● **本文抜粋**:
◇ ◇ ◇ ◇

そのため、社会保険に入るべきか、入らないように収入を抑えて働くべきか迷う人もいるでしょう。そこで、社会保険に加入するメリット・デメリットを解説します。

また、社会保険加入条件が拡大され、あとから社会保険に加入すると二重加入になってしまうこともあるので注意が必要です。二重加入になり得るケースとその対処法についても説明します。

社会保険とは

労働者における社会保険は、厚生年金保険・健康保険・労働保険・介護保険・雇用保険の5つの総称で、病気や怪我、失業のリスクなどに備えます。企業などに雇用されている人は、その企業などを通じて加入するもので、勤務先で手続きを行うのが一般的です。また、社会保険料は本人と事業者の折半になるため、半額は会社側の負担となります。

自営業など雇用されていない人は、国民年金と国民健康保険に加入します。この場合の保険料は全額個人負担です。

◇ ◇ ◇ ◇

データセットからの抜粋
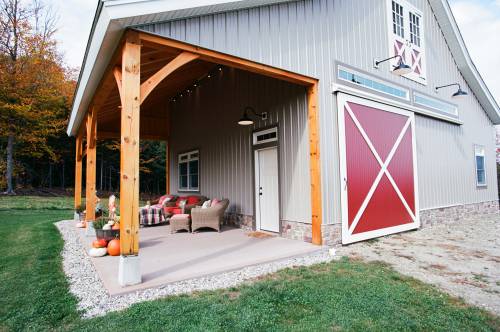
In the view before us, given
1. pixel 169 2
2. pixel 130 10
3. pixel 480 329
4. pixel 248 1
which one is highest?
pixel 248 1

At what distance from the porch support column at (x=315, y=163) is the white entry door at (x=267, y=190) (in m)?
1.15

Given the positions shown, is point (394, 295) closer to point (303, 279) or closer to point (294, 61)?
point (303, 279)

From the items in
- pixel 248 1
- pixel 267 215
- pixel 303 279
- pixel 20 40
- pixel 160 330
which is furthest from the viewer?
pixel 20 40


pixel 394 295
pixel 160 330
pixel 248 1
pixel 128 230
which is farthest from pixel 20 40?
pixel 394 295

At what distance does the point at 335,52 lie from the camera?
5527mm

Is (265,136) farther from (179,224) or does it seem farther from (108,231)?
(108,231)

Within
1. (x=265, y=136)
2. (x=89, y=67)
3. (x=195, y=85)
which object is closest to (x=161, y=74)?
(x=89, y=67)

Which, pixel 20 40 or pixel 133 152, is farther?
pixel 20 40

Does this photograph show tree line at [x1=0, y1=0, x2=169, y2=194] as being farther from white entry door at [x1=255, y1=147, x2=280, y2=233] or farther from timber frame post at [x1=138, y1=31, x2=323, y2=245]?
timber frame post at [x1=138, y1=31, x2=323, y2=245]

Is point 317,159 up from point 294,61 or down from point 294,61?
down

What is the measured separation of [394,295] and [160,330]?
86.3 inches

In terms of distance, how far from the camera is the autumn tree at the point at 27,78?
48.5ft

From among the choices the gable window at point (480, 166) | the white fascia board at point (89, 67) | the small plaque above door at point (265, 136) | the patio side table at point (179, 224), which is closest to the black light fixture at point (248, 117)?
the small plaque above door at point (265, 136)

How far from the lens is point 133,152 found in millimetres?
3303
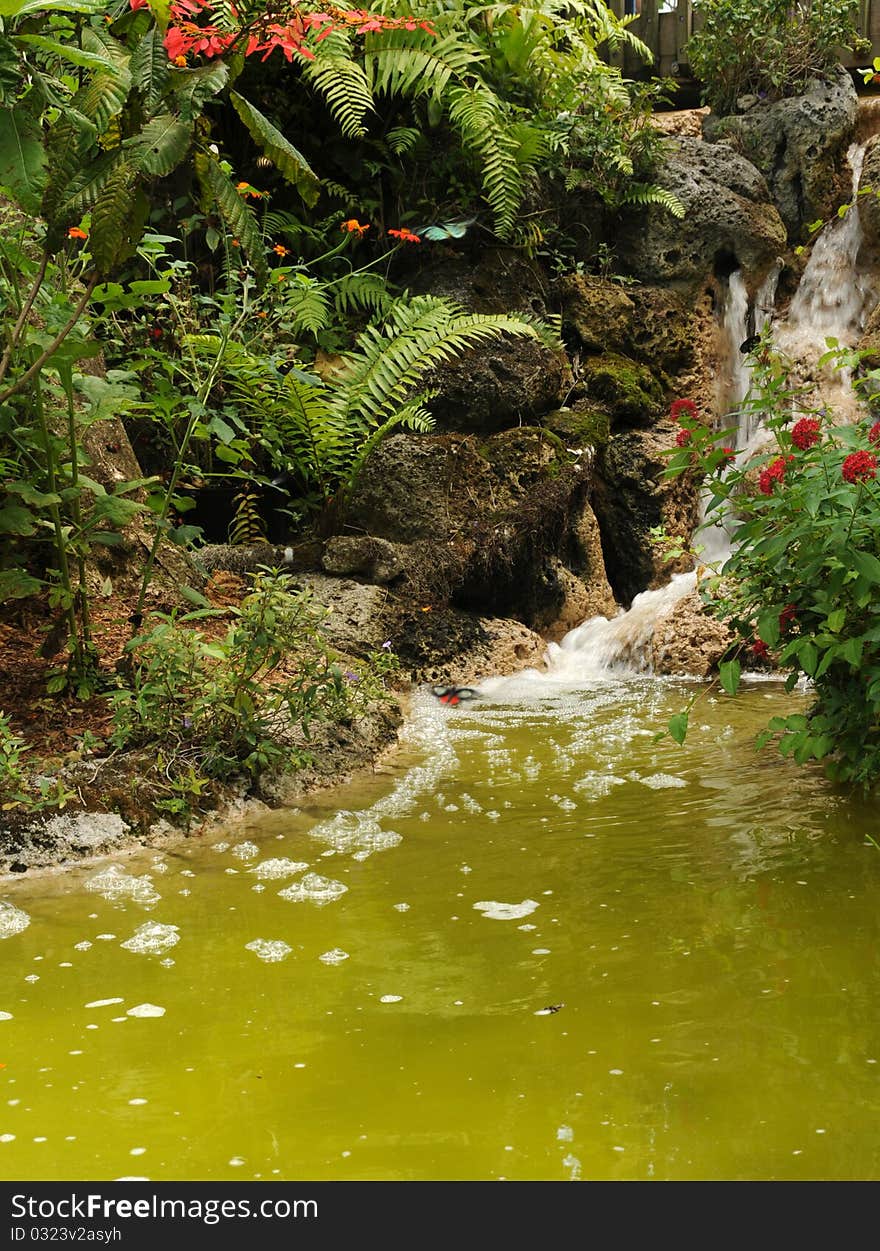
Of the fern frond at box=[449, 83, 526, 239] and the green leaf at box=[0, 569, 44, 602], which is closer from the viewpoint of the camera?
the green leaf at box=[0, 569, 44, 602]

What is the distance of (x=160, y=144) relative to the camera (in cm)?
359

◇ ◇ ◇ ◇

● **課題 1**:
社会保険の文章では、自営業など雇用されていない人は何に加入するとされているか。
● **課題 2**:
社会保険の文章のうち、「そのため、社会保険に入るべき」で始まり「額は会社側の負担となります。」で終わる部分を書き写してください。
● **課題 3**:
社会保険の文章の続きを、最後の文のあとから書き進めよ。
データは参照しなくてよい。

● **解答 1**:
国民年金と国民健康保険

● **解答 2**:
そのため、社会保険に入るべきか、入らないように収入を抑えて働くべきか迷う人もいるでしょう。そこで、社会保険に加入するメリット・デメリットを解説します。

また、社会保険加入条件が拡大され、あとから社会保険に加入すると二重加入になってしまうこともあるので注意が必要です。二重加入になり得るケースとその対処法についても説明します。

社会保険とは

労働者における社会保険は、厚生年金保険・健康保険・労働保険・介護保険・雇用保険の5つの総称で、病気や怪我、失業のリスクなどに備えます。企業などに雇用されている人は、その企業などを通じて加入するもので、勤務先で手続きを行うのが一般的です。また、社会保険料は本人と事業者の折半になるため、半額は会社側の負担となります。

● **解答 3**:
労働者、自営業者、どちらも配偶者や親などの扶養に入ることも可能です。条件を満たし、扶養に入れば社会保険料、国民年金・国民健康保険を支払う必要はありません。

社会保険加入条件が拡大された
正規の雇用ではなくパートやアルバイトといった非正規雇用であっても、一定の条件を満たせば社会保険加入の対象になります。

これまでは従業員501人以上の企業で働いている人が対象でしたが、2022年(令和4年)10月1日からは、従業員数101人以上の企業で働く人に加入対象が拡大されました。そのため、今まで加入しなくてもよかった人が加入対象になることがあります。2023年9月現在の社会保険加入の条件は以下のとおりです。

・従業員数101人以上の企業で働いている
・1週間の所定労働時間が20時間以上
・1ヶ月当たり8.8万円以上の給与を得ている
・2ヶ月超の雇用の見込みがある
・学生ではない

社会保険に加入するメリット

働く人のなかには「社会保険料を支払いたくないから収入を調整したい」という人もいますが、社会保険に加入することにはメリットもあります。ここでは、社会保険に入ることでどのような利点があるのか解説します。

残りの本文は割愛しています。